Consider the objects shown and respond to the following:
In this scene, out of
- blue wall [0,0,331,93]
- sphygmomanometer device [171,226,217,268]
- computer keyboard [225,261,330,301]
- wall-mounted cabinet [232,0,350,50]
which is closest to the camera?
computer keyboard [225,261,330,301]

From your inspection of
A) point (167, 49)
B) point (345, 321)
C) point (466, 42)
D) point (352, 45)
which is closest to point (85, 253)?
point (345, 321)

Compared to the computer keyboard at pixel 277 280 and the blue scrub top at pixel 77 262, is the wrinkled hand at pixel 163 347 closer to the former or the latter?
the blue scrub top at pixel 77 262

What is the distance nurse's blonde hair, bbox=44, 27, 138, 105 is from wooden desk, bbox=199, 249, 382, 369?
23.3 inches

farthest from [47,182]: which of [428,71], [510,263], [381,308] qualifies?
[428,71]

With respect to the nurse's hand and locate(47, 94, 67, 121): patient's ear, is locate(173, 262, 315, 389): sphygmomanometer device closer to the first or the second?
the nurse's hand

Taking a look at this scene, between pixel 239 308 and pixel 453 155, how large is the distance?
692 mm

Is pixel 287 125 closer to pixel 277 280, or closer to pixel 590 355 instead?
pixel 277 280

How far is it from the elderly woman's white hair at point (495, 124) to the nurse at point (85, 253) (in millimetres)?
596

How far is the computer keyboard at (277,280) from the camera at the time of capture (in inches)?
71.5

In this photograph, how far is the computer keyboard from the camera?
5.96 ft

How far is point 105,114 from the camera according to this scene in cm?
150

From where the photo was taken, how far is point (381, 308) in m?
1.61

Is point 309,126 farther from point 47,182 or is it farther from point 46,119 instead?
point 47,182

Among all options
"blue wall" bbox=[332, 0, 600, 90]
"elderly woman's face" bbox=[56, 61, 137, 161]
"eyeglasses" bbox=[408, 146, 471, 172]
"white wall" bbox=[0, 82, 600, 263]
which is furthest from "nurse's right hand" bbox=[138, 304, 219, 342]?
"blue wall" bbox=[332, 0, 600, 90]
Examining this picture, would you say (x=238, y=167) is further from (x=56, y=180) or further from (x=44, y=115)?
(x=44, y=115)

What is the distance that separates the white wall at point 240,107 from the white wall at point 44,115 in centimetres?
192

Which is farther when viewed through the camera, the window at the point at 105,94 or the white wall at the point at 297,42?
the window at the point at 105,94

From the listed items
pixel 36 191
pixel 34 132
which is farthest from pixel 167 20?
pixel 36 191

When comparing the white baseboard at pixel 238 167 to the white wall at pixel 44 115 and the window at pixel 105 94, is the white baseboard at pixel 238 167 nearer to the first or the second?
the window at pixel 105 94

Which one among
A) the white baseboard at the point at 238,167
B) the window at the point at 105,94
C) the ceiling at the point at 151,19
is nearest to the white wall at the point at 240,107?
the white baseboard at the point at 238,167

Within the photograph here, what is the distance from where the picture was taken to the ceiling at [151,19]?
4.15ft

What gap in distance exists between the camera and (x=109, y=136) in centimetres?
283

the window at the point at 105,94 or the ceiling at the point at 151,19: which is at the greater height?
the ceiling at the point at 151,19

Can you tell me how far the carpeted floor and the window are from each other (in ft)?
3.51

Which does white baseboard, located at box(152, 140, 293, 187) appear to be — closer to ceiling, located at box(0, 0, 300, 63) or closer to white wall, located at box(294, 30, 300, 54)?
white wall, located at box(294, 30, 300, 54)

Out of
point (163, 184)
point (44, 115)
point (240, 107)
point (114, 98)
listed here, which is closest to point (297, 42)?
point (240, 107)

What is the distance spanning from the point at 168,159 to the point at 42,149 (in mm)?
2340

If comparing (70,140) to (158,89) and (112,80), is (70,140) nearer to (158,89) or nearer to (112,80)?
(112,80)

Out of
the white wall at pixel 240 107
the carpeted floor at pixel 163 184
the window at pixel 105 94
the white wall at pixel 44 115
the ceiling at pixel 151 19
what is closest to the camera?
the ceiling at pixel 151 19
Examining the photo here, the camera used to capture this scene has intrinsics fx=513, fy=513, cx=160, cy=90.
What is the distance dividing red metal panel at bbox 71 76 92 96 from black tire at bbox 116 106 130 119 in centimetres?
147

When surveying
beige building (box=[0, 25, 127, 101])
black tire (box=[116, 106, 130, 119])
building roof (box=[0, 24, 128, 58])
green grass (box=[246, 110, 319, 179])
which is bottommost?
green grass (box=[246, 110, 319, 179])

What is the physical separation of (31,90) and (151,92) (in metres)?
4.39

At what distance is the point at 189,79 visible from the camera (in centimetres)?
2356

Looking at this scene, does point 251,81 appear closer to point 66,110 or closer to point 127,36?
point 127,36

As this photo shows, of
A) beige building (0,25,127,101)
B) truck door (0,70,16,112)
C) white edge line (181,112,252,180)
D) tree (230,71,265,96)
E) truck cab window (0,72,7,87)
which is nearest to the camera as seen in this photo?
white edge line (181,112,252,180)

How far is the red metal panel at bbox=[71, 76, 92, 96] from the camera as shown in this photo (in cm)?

(Work required):
Go through the listing above and restate it word for word.

(Finished exercise):
Consider the objects shown and respond to the following:
In this scene, out of
- blue wall [0,0,331,93]
- sphygmomanometer device [171,226,217,268]
- computer keyboard [225,261,330,301]
- wall-mounted cabinet [232,0,350,50]
which is closest to the camera?
computer keyboard [225,261,330,301]

From your inspection of
A) point (167, 49)
B) point (345, 321)
C) point (466, 42)
D) point (352, 45)
which is closest to point (85, 253)?
point (345, 321)

Compared to the computer keyboard at pixel 277 280 and the blue scrub top at pixel 77 262, is the wrinkled hand at pixel 163 347 closer to the former or the latter?
the blue scrub top at pixel 77 262

What is the distance nurse's blonde hair, bbox=44, 27, 138, 105 is from wooden desk, bbox=199, 249, 382, 369?
23.3 inches

farthest from [47,182]: which of [428,71], [510,263], [381,308] qualifies?
[428,71]

With respect to the nurse's hand and locate(47, 94, 67, 121): patient's ear, is locate(173, 262, 315, 389): sphygmomanometer device closer to the first or the second?
the nurse's hand

Taking a look at this scene, between pixel 239 308 and pixel 453 155, how large is the distance?
692 mm

Is pixel 287 125 closer to pixel 277 280, or closer to pixel 590 355 instead?
pixel 277 280

How far is it from the elderly woman's white hair at point (495, 124) to the nurse at point (85, 253) (in millimetres)?
596

How far is the computer keyboard at (277,280) from the camera at the time of capture (in inches)?
71.5

In this photograph, how far is the computer keyboard from the camera?
5.96 ft

How far is point 105,114 from the camera according to this scene in cm?
150

From where the photo was taken, how far is point (381, 308) in m?
1.61

Is point 309,126 farther from point 47,182 or is it farther from point 46,119 instead?
point 47,182

Among all options
"blue wall" bbox=[332, 0, 600, 90]
"elderly woman's face" bbox=[56, 61, 137, 161]
"eyeglasses" bbox=[408, 146, 471, 172]
"white wall" bbox=[0, 82, 600, 263]
which is furthest from "nurse's right hand" bbox=[138, 304, 219, 342]?
"blue wall" bbox=[332, 0, 600, 90]
Examining this picture, would you say (x=238, y=167) is further from (x=56, y=180) or further from (x=44, y=115)?
(x=44, y=115)

What is the distance that separates the white wall at point 240,107 from the white wall at point 44,115 in centimetres?
192

Which is farther when viewed through the camera, the window at the point at 105,94 or the white wall at the point at 297,42?
the window at the point at 105,94

From the listed items
pixel 36 191
pixel 34 132
which is farthest from pixel 167 20?
pixel 36 191

When comparing the white baseboard at pixel 238 167 to the white wall at pixel 44 115 and the window at pixel 105 94, is the white baseboard at pixel 238 167 nearer to the first or the second?
the window at pixel 105 94

Which one among
A) the white baseboard at the point at 238,167
B) the window at the point at 105,94
C) the ceiling at the point at 151,19
is nearest to the white wall at the point at 240,107?
the white baseboard at the point at 238,167

Within the photograph here, what is the distance from where the picture was taken to the ceiling at [151,19]?
4.15ft

What gap in distance exists between the camera and (x=109, y=136) in centimetres?
283

the window at the point at 105,94 or the ceiling at the point at 151,19: which is at the greater height?
the ceiling at the point at 151,19

Can you tell me how far the carpeted floor and the window are from each other (in ft)?
3.51

Which does white baseboard, located at box(152, 140, 293, 187) appear to be — closer to ceiling, located at box(0, 0, 300, 63) or closer to white wall, located at box(294, 30, 300, 54)?
white wall, located at box(294, 30, 300, 54)

Out of
point (163, 184)
point (44, 115)
point (240, 107)
point (114, 98)
listed here, which is closest to point (297, 42)?
point (240, 107)

What is the distance spanning from the point at 168,159 to the point at 42,149 (in mm)?
2340

If comparing (70,140) to (158,89) and (112,80), is (70,140) nearer to (158,89) or nearer to (112,80)?
(112,80)

Out of
the white wall at pixel 240 107
the carpeted floor at pixel 163 184
the window at pixel 105 94
the white wall at pixel 44 115
the ceiling at pixel 151 19
what is closest to the camera?
the ceiling at pixel 151 19
Examining the photo here, the camera used to capture this scene has intrinsics fx=513, fy=513, cx=160, cy=90.
What is the distance dividing red metal panel at bbox 71 76 92 96 from black tire at bbox 116 106 130 119 in centimetres?
147

When surveying
beige building (box=[0, 25, 127, 101])
black tire (box=[116, 106, 130, 119])
building roof (box=[0, 24, 128, 58])
green grass (box=[246, 110, 319, 179])
which is bottommost?
green grass (box=[246, 110, 319, 179])

What is the physical separation of (31,90) and (151,92) (in metres)?
4.39

At what distance is the point at 189,79 visible from the camera (in centimetres)?
2356

Looking at this scene, does point 251,81 appear closer to point 66,110 or closer to point 127,36?
point 127,36

As this photo shows, of
A) beige building (0,25,127,101)
B) truck door (0,70,16,112)
C) white edge line (181,112,252,180)
D) tree (230,71,265,96)
E) truck cab window (0,72,7,87)
which is nearest to the camera as seen in this photo?
white edge line (181,112,252,180)

How far is the red metal panel at bbox=[71, 76, 92, 96] from the camera as shown in this photo (in cm)?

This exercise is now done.